═════ Text segment ═════

O3 beat r1 again on coding

OpenAI launched o3-mini and o3-mini-high today, so I decided to test their coding capabilities by solving LeetCode 3435, the final problem from last week’s weekly contest. The results were surprising.

Two days ago, I attempted the same problem using o1 and DeepSeek r1, but neither could pass all test cases. Today, I ran it again with DeepSeek r1 and o3-mini-high, and the difference was significant:

• o3-mini-high: 2m 43s, passed all test cases

• DeepSeek r1 : 6m 15s , passed 384 / 808 test cases

It’s possible that o3 encountered this problem during pre-training, but the improvement in speed and accuracy is still remarkable. AI coding models are evolving rapidly, and this seems like a major step forward.

9 Likes

That’s amazing! thanks for the share

btw how are you setting o3-mini-high on cursor? I only see o3-mini

2 Likes

1 Like

sadly this hasn’t been my experience so far. i’ve tried both o3-mini and r1 for some hours on a relatively small codebase (around 30k loc). r1 performed better imo. still too early to tell tho.

update after spending more time with both:


yoo, i stand corrected, o3-mini got some moves ngl

2 Likes

where are all the hypers who were promoting r1 for last couple weeks?

═════ Data listing ═════

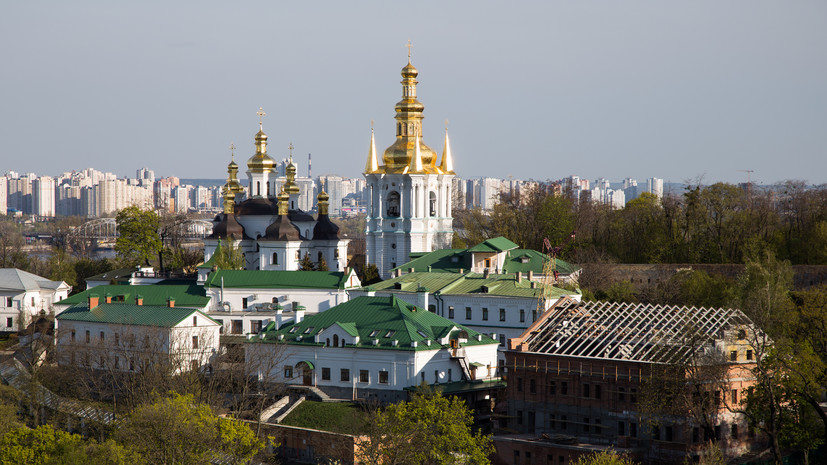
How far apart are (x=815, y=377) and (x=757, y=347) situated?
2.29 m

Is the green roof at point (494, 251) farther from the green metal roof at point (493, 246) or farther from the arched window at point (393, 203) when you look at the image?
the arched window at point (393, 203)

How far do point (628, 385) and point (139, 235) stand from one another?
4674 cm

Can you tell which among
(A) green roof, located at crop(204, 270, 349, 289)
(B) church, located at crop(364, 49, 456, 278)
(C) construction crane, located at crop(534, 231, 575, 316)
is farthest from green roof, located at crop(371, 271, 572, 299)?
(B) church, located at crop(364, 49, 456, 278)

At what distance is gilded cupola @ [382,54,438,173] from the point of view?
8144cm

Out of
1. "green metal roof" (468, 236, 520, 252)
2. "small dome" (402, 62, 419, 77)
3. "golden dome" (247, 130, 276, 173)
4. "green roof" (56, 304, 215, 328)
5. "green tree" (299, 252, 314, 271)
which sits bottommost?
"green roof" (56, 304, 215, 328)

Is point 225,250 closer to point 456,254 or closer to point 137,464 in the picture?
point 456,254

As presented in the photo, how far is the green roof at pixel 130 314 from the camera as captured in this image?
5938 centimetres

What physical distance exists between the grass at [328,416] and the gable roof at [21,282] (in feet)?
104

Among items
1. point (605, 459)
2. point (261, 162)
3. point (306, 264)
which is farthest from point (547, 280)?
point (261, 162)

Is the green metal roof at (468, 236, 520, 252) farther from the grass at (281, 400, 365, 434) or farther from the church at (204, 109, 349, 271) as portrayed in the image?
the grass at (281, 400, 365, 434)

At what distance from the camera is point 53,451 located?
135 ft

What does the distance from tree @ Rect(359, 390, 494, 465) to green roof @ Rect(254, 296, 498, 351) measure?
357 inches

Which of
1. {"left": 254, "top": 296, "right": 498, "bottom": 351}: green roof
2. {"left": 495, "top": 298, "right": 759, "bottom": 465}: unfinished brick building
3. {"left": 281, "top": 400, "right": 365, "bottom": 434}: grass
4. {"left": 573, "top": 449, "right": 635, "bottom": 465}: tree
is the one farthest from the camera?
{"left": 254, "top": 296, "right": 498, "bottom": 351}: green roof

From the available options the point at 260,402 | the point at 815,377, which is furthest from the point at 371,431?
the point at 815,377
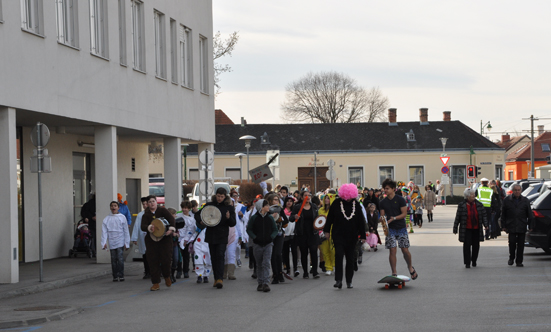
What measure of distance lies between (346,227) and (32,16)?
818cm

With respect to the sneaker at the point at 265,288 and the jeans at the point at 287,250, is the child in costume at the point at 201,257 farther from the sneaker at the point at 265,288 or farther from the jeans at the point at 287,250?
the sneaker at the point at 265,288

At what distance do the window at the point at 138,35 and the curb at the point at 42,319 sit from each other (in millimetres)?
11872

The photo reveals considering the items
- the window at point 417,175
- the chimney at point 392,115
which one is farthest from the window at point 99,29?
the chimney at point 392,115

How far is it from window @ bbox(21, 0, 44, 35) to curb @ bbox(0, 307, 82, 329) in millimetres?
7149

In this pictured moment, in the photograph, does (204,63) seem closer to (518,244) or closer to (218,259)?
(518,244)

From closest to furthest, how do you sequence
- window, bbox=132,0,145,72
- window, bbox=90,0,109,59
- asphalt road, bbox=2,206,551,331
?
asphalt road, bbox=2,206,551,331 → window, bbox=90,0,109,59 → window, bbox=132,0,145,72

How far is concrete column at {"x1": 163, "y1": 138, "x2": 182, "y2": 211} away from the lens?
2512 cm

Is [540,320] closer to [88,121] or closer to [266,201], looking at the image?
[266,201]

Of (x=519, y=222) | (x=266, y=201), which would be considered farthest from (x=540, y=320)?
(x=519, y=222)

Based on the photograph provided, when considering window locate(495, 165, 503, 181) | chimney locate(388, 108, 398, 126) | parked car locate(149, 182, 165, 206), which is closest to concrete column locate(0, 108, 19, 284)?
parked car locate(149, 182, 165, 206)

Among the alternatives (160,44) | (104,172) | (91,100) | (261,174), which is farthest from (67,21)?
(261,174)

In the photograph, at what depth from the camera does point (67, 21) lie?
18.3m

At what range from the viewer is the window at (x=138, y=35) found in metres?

═════

Tasks for this exercise
- a) Check each statement against the o3-mini coding thread, answering yes or no and quoting the words that decide it: (i) o3-mini-high passed every test case in 2m 43s; (ii) DeepSeek r1 passed 484 of 808 test cases; (iii) the poster first tried the problem with o1 and DeepSeek r1 a week earlier.
- b) Write the next reply in the thread comparing o3-mini and DeepSeek r1 on coding, following on from its final post.
The items have no role in this exercise.

Exercise results
- a)
(i) Yes: "o3-mini-high: 2m 43s, passed all test cases"
(ii) No: "DeepSeek r1 : 6m 15s , passed 384 / 808 test cases"
(iii) No: "Two days ago, I attempted the same problem using o1 and DeepSeek r1"

- b)
feels a little odd honestly… i was never impressed with r1… deepseek-chat has been equivalent and cheaper for fast little api calls in my app…

just odd with the huge promoting of it here… and then days later nvda crashes because everyones afraid of deepseek… and given the deepseek founders background in investing… seems like a nice guy but just an odd couple weeks.

R1’s thinking tokens are invaluable for debugging derailing prompts.

One-shotting is kind of a myth for real coding.

1 Like

@joefaron I think that more than hype, DeepSeek is a combination of it being really good, open source, cheap, openly showing the “reasoning” chain, etc. And in practice and use it is really good to work with. In my opinion it is just the kick-off for a paradigm shift in AI towards open-source in many parts of the chain, which will boost everything at different levels.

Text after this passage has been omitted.